**Spatial reasoning dataset excerpts**
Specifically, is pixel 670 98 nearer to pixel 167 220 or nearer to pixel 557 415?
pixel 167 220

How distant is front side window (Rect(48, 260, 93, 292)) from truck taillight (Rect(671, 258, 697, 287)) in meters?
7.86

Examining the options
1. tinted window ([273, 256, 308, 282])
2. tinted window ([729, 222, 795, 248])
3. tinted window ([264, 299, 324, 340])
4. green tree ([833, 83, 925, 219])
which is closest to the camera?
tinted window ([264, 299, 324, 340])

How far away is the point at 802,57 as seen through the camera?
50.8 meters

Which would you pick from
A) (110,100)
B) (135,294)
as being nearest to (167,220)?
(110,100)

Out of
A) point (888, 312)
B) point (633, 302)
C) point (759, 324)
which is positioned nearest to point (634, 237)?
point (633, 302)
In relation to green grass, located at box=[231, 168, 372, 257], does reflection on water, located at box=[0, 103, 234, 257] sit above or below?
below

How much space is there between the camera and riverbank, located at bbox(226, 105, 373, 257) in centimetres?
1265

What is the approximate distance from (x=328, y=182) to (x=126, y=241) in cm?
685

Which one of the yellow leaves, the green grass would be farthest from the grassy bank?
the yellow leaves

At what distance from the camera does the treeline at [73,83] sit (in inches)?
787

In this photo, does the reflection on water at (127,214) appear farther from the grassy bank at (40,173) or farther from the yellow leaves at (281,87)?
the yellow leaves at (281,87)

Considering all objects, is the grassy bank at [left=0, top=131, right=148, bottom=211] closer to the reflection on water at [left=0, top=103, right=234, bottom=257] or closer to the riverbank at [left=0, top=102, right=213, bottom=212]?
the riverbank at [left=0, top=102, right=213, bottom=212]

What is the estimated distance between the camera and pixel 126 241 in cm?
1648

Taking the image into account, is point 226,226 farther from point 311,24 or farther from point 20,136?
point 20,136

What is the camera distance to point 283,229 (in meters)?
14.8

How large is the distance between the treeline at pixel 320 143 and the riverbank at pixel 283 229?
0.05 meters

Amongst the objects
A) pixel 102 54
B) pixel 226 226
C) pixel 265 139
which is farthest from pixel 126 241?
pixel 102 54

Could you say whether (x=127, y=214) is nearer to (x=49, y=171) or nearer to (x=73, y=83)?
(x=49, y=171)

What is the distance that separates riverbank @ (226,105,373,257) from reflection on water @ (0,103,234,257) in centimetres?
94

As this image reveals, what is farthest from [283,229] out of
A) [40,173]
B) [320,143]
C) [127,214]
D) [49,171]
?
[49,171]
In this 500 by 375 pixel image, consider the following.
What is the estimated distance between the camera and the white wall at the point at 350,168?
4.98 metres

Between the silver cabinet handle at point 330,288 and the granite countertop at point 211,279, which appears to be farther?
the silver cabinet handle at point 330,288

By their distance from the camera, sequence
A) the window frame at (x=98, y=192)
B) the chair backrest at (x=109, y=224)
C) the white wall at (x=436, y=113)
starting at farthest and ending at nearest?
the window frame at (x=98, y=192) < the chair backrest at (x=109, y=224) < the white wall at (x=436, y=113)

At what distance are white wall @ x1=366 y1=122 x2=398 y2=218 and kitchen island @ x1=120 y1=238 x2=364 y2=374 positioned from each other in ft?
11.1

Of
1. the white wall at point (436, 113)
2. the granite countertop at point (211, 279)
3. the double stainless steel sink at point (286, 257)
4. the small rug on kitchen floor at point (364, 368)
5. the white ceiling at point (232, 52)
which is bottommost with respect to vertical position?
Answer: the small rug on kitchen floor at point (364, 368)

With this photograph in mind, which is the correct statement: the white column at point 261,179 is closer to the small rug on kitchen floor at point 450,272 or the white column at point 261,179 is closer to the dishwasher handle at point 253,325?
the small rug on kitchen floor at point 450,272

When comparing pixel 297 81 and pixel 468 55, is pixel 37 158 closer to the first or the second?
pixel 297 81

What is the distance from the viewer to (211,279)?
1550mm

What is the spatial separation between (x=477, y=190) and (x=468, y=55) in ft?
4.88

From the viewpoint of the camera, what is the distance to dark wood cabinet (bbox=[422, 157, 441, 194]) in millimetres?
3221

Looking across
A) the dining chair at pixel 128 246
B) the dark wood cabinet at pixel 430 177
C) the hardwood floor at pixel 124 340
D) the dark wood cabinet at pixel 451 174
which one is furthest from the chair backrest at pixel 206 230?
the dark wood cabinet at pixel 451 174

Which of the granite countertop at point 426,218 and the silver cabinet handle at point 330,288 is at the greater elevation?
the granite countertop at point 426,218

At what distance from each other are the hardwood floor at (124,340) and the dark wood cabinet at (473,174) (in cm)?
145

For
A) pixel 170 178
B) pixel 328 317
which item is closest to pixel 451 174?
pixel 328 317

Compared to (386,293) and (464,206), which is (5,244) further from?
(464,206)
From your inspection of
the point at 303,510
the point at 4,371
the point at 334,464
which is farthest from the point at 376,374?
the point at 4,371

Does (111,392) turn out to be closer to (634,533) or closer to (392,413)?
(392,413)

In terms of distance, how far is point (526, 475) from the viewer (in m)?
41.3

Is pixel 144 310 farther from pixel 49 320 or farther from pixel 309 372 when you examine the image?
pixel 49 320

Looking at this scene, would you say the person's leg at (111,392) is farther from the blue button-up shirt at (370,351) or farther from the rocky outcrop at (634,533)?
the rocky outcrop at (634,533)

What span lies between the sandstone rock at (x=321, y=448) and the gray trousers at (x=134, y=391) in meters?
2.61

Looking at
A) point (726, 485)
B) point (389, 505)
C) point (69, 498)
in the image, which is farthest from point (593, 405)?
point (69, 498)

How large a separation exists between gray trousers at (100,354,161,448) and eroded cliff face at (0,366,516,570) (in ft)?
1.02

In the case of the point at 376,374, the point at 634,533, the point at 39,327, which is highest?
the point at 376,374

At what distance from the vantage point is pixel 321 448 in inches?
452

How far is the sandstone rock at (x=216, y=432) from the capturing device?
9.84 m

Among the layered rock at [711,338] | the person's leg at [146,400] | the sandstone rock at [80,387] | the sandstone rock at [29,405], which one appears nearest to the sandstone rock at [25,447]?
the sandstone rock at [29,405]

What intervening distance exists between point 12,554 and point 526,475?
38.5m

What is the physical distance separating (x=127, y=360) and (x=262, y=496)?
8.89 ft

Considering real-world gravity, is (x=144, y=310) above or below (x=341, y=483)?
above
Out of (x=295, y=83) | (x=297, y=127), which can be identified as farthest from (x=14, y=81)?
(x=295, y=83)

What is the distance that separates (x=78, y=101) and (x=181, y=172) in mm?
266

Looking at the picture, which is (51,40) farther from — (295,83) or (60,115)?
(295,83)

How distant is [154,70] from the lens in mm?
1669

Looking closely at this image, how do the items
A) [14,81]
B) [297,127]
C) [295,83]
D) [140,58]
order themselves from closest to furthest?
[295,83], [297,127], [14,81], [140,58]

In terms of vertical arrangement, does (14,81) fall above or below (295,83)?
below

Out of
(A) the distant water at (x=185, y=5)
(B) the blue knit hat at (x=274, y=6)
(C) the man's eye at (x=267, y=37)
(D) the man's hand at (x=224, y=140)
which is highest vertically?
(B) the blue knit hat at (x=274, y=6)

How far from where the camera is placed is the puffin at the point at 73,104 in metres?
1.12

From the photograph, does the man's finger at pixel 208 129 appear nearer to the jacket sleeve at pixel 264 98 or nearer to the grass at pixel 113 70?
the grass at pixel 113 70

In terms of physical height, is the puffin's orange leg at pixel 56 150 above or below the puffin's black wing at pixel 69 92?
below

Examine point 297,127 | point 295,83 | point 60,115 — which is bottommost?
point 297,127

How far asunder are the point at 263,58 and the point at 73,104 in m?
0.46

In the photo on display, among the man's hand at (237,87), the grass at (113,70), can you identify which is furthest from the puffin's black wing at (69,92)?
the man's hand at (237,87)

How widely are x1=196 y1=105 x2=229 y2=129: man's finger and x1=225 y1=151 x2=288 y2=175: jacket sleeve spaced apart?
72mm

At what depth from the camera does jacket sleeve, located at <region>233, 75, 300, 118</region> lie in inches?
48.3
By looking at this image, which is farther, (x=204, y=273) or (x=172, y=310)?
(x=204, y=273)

**WRITTEN INSTRUCTION**
Your task is to output exactly the lines running from the one with "In terms of physical" through the final line of the material above, with both ends included.

**EXERCISE SOLUTION**
In terms of physical height, is the puffin's orange leg at pixel 56 150 above or below the puffin's black wing at pixel 69 92?
below

Examine point 297,127 | point 295,83 | point 60,115 — which is bottommost?
point 297,127

How far asunder are the point at 263,58 and the point at 73,104 in m?
0.46

In the photo on display, among the man's hand at (237,87), the grass at (113,70), can you identify which is furthest from the puffin's black wing at (69,92)?
the man's hand at (237,87)

How widely are x1=196 y1=105 x2=229 y2=129: man's finger and x1=225 y1=151 x2=288 y2=175: jacket sleeve spaced apart?
72mm

At what depth from the camera does jacket sleeve, located at <region>233, 75, 300, 118</region> lie in inches?
48.3
By looking at this image, which is farther, (x=204, y=273) or (x=172, y=310)?
(x=204, y=273)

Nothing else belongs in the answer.